Le CD&V attaque l'Absym de front
Nathalie Muylle (CD&V) a interpellé la ministre Onkelinx à la Chambre concernant la décision de l'Absym d'aller devant la Cour constitutionnelle, pour contester l'interdiction des suppléments d'honoraire en chambre commune et à deux lits. Rappelons que c'est le Parlement qui a voté cette interdiction et non la médico-mut. Selon Laurette Onkelinx, l'Absym est dans son droit.
La parlementaire CD&V trouve inacceptable que le syndicat entérine d'abord l'accord et en conteste ensuite un point sur le plan juridique.

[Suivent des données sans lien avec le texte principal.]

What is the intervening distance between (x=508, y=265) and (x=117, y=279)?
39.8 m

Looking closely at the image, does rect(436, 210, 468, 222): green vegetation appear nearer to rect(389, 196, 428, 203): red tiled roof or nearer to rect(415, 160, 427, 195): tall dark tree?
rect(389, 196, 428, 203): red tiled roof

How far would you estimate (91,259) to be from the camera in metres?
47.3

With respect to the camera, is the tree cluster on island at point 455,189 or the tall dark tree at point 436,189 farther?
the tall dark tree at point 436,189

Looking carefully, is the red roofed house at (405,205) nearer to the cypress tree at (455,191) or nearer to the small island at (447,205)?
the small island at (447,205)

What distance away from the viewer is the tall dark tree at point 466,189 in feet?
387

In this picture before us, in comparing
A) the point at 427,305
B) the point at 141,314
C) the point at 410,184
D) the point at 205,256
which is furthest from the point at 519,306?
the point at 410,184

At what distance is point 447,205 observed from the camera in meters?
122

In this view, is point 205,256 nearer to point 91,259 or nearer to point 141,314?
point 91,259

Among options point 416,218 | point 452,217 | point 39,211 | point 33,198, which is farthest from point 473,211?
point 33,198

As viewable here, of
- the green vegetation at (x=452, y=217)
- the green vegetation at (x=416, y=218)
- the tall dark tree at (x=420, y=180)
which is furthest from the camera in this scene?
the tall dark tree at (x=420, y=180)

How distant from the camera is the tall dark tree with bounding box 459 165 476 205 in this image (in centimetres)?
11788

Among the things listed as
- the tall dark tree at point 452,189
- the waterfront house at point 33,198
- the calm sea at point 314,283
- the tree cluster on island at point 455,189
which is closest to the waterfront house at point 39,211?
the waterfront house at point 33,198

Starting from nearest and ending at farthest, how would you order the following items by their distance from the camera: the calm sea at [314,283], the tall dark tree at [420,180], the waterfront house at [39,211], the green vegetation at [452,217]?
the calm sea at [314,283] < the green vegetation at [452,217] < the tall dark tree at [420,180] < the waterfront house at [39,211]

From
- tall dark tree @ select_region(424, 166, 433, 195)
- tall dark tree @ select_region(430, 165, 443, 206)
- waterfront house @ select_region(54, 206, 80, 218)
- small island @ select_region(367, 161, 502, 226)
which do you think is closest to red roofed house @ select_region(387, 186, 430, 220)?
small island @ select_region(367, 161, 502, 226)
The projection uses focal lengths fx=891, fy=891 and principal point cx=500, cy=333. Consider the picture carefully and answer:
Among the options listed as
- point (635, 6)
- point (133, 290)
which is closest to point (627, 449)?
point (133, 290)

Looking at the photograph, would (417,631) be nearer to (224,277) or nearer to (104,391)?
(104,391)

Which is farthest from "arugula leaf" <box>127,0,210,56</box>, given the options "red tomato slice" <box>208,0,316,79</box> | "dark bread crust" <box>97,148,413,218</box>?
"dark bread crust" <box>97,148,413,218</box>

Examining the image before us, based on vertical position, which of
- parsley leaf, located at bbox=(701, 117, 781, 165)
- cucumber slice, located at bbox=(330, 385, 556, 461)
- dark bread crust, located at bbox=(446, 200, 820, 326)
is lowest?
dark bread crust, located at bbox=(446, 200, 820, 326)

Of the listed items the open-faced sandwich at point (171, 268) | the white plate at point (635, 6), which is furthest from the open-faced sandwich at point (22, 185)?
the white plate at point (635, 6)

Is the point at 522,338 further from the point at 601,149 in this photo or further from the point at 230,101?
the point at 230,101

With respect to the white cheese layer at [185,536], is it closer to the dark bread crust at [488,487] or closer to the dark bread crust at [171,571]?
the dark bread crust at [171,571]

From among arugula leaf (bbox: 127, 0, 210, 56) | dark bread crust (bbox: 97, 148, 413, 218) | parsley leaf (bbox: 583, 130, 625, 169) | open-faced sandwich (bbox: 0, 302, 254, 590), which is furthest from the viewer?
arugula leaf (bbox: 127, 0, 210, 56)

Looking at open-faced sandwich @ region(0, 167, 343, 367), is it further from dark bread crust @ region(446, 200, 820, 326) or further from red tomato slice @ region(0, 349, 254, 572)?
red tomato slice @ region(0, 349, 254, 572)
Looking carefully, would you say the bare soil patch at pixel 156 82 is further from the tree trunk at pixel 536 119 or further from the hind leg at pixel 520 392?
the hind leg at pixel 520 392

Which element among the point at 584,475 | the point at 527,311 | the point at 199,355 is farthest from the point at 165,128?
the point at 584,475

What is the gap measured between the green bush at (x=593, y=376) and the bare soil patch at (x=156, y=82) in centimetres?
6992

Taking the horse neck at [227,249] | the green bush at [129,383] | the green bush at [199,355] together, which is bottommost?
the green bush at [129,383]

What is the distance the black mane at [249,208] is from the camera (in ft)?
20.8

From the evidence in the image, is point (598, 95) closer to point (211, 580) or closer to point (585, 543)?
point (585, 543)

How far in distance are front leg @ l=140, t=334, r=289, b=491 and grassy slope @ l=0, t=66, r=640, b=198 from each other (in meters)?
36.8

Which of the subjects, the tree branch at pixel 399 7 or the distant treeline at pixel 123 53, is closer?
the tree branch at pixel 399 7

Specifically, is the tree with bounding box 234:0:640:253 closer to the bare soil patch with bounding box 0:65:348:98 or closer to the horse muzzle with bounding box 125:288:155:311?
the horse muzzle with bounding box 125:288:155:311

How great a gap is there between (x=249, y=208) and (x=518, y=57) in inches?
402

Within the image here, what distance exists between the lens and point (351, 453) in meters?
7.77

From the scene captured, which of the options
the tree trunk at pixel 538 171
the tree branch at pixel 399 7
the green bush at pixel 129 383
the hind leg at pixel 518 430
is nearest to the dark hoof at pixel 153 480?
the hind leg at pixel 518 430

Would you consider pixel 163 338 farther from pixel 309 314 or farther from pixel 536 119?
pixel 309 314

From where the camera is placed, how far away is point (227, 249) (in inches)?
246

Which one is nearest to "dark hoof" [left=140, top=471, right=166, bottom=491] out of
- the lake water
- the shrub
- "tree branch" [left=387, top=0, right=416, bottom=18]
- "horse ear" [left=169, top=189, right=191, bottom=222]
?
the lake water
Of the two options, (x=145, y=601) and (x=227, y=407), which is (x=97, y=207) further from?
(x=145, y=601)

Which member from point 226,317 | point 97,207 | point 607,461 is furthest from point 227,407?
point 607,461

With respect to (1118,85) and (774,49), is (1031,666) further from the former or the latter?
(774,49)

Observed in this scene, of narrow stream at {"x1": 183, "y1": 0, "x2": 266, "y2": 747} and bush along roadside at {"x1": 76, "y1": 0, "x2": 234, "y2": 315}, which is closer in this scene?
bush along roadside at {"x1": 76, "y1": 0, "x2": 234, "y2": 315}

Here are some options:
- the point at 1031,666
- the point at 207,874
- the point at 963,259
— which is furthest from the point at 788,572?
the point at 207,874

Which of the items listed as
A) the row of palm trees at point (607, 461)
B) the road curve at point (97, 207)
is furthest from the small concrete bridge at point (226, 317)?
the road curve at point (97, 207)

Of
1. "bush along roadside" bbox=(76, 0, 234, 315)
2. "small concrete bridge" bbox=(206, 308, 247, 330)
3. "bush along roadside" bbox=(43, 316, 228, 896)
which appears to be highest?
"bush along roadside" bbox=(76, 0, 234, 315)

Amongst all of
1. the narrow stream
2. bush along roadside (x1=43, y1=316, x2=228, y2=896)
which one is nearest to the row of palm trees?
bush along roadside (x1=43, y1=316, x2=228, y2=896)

Muylle parle d'une attitude " scandaleuse ". Elle se réfère à des déclarations de Marc Moens. Celui-ci, dit-elle, a d'abord défendu l'accord, comme " très acceptable ". Selon elle, le syndicat avait déjà obtenu pas mal pour les MG et les spécialistes, " ce que Marc Moens a lui-même souligné ".
Et ce avant d'aller devant la Cour constitutionnelle pour contester l'interdiction de supplément dans les chambres à deux ou à plusieurs lits.
La ministre Onkelinx est restée très laconique dans sa réponse. Elle confirme la position de Nathalie Muylle selon laquelle on ne demande de tels suppléments d'honoraires que dans un petit nombre d'hôpitaux (20 des 196 hôpitaux, selon la ministre).
Depuis le 1er janier cette pratique est interdite dans les chambres de deux patients ou plus.
Mais, souligne Mme Onkelinx, en Belgique tout le monde est libre de s'adresser aux tribunaux.
Nathalie Muylle conclut par une affirmation forte : " Si l'on réagit aujourd'hui de cette façon dans ce dossier, (..) je me pose de sérieuses questions quant au rôle des syndicats dans le débat futur sur le financement de nos soins de santé. "
Une curieuse profession de foi. Puisque, rappelons-le, c'est le Parlement qui a voté cette interdiction, passant outre la médico-mut et l'accord médico-mut.
Récemment, Marc Moens (Absym) rappelait que son syndicat n'a absolument pas déserté en rase campagne concernant son combat contre l'interdiction des suppléments. Ce sont les députés qui sont passés au-dessus de la médico-mut. L'intéressé peut donc raisonnablement douter du système d'accord tout autant que Mme Muyle.